A jurisprudência e a proteção aos consumidores
Diante dessa realidade, o Superior Tribunal de Justiça (STJ) tem reconhecido a vulnerabilidade de consumidores inseridos em planos empresariais com poucos beneficiários e, em algumas decisões, equiparado esses contratos a planos individuais.
Por exemplo, no Recurso Especial nº 1.708.317/RS, a Ministra Nancy Andrighi destacou que os planos empresariais com menos de 30 beneficiários podem ser tratados de forma diferente dos coletivos tradicionais, pois os segurados não possuem o mesmo poder de negociação que uma grande empresa. Esse entendimento visa garantir maior proteção contra reajustes abusivos e cancelamentos injustificados.
Da mesma forma, no Recurso Especial nº 1.880.442/SP, relatado pelo Ministro Marco Buzzi, a Quarta Turma do STJ reforçou que a rescisão unilateral de planos coletivos pequenos deve ser justificada e respeitar os princípios da boa-fé e função social do contrato.

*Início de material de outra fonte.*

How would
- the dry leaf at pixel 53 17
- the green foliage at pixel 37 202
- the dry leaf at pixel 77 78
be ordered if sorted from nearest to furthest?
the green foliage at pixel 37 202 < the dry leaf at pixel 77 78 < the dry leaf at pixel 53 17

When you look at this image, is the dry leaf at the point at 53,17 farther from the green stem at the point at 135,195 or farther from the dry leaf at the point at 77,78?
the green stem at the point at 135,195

Impacto financeiro para os beneficiários
Os impactos financeiros para quem possui um plano "falso coletivo" são significativos. Conforme demonstrado em análises recentes, um plano de saúde que custava R$ 2.000,00 há três anos pode hoje custar R$ 4.000,00 devido a reajustes abusivos. Se tivesse seguido os índices oficiais da ANS, o valor deveria estar em torno de R$ 2.707,00, o que representa uma diferença de R$ 1.292,00 por mês.
Além disso, a projeção para os próximos cinco anos indica que, caso os reajustes abusivos continuem, o custo do plano pode ultrapassar R$ 12.699,00, enquanto um plano ajustado pelos índices da ANS chegaria a cerca de R$ 4.496,00. Isso representa uma economia potencial de mais de R$ 8.200,00 por mês para o beneficiário. Somando-se eventuais correções dos valores cobrados indevidamente nos últimos 3 anos, pode-se chegar a uma economia próxima a R$ 200.000,00 no período de 8 anos nesse caso hipotético.
Como se proteger?
Diante desse cenário, há algumas medidas que os beneficiários podem tomar para evitar prejuízos:
1. Verificar a natureza do contrato – Se você possui um plano coletivo com poucos beneficiários, verifique se a operadora está aplicando reajustes abusivos ou rescisões injustificadas.

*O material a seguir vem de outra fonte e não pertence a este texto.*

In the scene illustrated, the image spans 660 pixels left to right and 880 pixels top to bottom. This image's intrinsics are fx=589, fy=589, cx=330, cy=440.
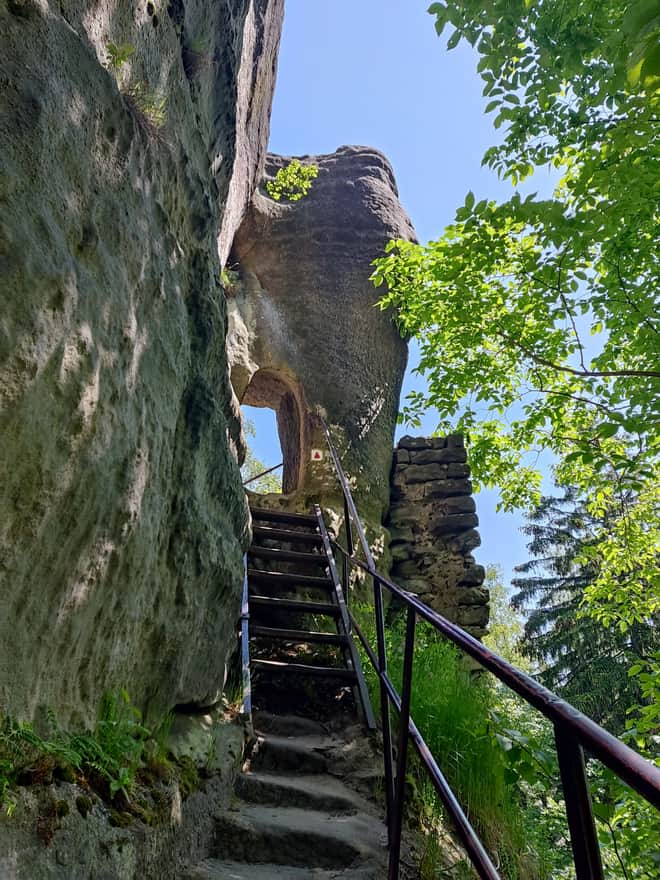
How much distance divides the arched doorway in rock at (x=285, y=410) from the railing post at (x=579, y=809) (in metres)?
6.53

2. Questionar reajustes elevados – Caso o reajuste seja muito superior ao índice da ANS, é possível contestá-lo por meio de reclamações na ANS ou até mesmo na Justiça.

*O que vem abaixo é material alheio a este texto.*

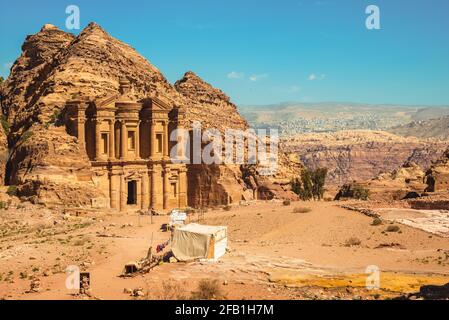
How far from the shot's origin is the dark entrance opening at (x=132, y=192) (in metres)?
47.5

3. Procurar um advogado especializado – Profissionais do direito podem analisar se há base para equiparar seu contrato a um plano individual e buscar a devolução de valores pagos a mais.
4. Acompanhar decisões judiciais – A jurisprudência tem evoluído para garantir maior proteção a beneficiários de planos "falsamente" coletivos. Ficar atento às decisões do STJ pode ajudar a fundamentar questionamentos.
Conclusão
Os planos de saúde coletivos pequenos, muitas vezes enquadrados no conceito de "falso coletivo", representam um grande desafio para consumidores e pequenas empresas. A ausência de limites regulatórios para reajustes e a possibilidade de rescisão unilateral criam um ambiente de vulnerabilidade que pode levar ao endividamento ou até à perda do acesso à saúde.
Felizmente, a jurisprudência tem avançado para proteger esses consumidores, garantindo que planos com poucos beneficiários não sejam tratados da mesma forma que os coletivos empresariais tradicionais. O reconhecimento da vulnerabilidade dos segurados e a aplicação de princípios como a boa-fé e a função social dos contratos** são essenciais para equilibrar a relação entre operadoras e consumidores.
Diante disso, é fundamental que beneficiários estejam atentos, questionem reajustes abusivos e busquem seus direitos sempre que necessário. O conhecimento sobre o tema é a melhor ferramenta para garantir um acesso justo e sustentável à saúde suplementar no Brasil.